I did not set out to create “pandemic stories” or to convey how my protagonists saw the shared crisis; I was just writing what came to me. After I had accumulated a few it occurred to me that maybe they were stories about how these people saw themselves during that crisis. But I now understand that, terrible as the consequences have been for so many and surreal as the experience has been for virtually all of us, it’s ultimately the same old battle against helplessness—the helplessness of being persistently sick or in pain, of not having the rent money, of being mistreated and held back because of the way you look, speak, love, or see yourself, of feeling down or frustrated all the time and not knowing why, of grief and a million other miseries. In other words the unalterable nature of our existence, which is always about how we see ourselves, every minute of every day.

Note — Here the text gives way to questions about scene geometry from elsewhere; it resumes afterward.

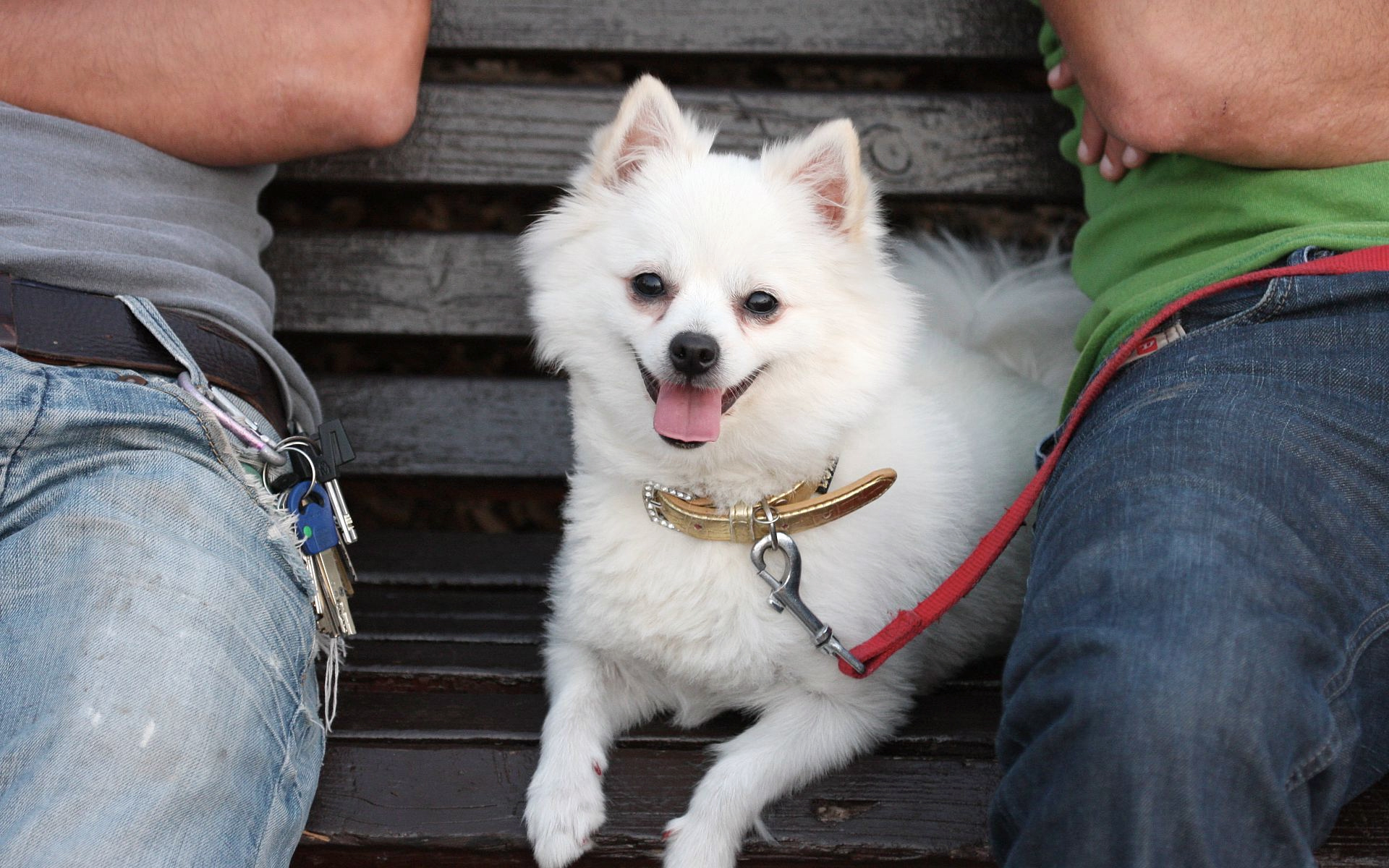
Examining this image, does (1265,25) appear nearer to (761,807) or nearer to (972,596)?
(972,596)

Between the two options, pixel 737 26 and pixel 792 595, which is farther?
pixel 737 26

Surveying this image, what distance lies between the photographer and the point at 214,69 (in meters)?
1.71

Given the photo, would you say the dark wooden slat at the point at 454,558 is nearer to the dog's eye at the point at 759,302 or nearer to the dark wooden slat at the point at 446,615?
the dark wooden slat at the point at 446,615

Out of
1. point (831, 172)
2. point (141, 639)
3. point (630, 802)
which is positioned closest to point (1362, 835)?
point (630, 802)

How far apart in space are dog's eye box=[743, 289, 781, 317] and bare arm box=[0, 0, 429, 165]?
0.71 m

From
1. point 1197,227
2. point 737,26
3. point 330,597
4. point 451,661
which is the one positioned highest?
point 1197,227

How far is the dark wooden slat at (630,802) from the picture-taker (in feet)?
4.70

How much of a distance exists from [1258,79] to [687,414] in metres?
0.89

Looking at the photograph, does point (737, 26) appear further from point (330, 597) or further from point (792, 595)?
point (330, 597)

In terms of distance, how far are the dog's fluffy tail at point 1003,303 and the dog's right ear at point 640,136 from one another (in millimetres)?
574

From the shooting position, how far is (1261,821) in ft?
3.41

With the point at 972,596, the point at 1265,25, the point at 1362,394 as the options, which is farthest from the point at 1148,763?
the point at 1265,25

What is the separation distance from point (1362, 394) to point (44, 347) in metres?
1.71

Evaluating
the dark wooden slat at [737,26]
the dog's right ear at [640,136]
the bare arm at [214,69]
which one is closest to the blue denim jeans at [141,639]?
the bare arm at [214,69]
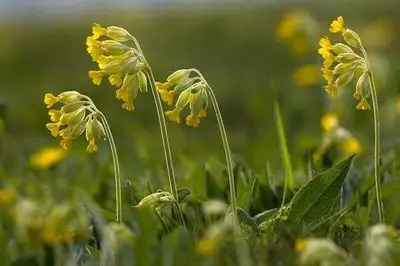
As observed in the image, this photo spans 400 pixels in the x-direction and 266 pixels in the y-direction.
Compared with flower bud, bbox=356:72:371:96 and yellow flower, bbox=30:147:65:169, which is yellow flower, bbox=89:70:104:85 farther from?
yellow flower, bbox=30:147:65:169

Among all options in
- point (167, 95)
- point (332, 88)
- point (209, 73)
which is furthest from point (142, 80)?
point (209, 73)

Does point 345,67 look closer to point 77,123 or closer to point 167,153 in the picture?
point 167,153

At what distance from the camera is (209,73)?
1231 cm

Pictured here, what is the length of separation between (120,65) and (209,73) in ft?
33.6

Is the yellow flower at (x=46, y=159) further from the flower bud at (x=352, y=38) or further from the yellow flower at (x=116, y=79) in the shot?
the flower bud at (x=352, y=38)

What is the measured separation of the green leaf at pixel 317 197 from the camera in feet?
7.07

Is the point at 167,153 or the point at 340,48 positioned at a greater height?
Result: the point at 340,48

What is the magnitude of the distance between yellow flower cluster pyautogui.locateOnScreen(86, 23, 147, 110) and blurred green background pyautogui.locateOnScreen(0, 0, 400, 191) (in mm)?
660

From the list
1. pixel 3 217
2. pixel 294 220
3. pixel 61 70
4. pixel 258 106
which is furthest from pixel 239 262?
pixel 61 70

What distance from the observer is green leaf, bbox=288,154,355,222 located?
215 cm

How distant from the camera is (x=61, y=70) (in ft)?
44.1

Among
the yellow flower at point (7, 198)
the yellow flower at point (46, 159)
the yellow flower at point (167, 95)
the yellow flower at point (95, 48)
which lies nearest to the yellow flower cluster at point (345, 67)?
the yellow flower at point (167, 95)

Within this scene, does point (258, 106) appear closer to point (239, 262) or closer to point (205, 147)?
point (205, 147)

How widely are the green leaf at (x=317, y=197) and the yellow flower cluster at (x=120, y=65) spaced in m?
0.38
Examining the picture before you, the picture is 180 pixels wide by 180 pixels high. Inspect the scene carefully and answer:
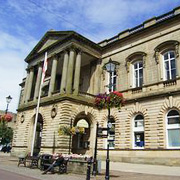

These are simply tales of people’s lives. The pandemic has served me well as a framing device because it slapped the whole world across the face, all at once, with a particularly cold, harsh, and stinking helplessness akin to a large dead fish, bringing into very sharp focus our ongoing disappointment in our inability to change so many of our circumstances. But if it’s not one reason to feel helpless it’s another; we all know that. These tales turn on unanticipated events that reach happy or sad moments just before they stop and are sure to change after, for better and for worse. The pandemic has been like that, yeah, but at the deepest and most meaningful level it isn’t anything new; it’s what we’re all faced with all the time, notwithstanding the illusion that we can know what’s coming, that we have any kind of grip on what happy and sad even mean.

The wonder of fiction is that it can take an often overwhelmingly opaque and unknowable experience, being human, and make it transparent and comprehensible, reassuring us that maybe we can get a leg up on it now and then. I have always loved short stories for the way their limits—believe me, the authors don’t know any more than you do about what happened before the beginning or what comes after the end—can cut life down to size, disarming it and making it, for a little while, easier to get next to and examine. Turns out entering utterly unfamiliar territory during an utterly shocking world-historical event to make a tiny contribution to a collective effort with an utterly unpredictable outcome got me started on them again. Which is a gift I don’t need to understand any better than that; it’s enough to be grateful, which I very much am. There is nothing I could be gladder to have than a fresh opportunity for you to read what I’ve written. And if you do, I hope you too will be glad.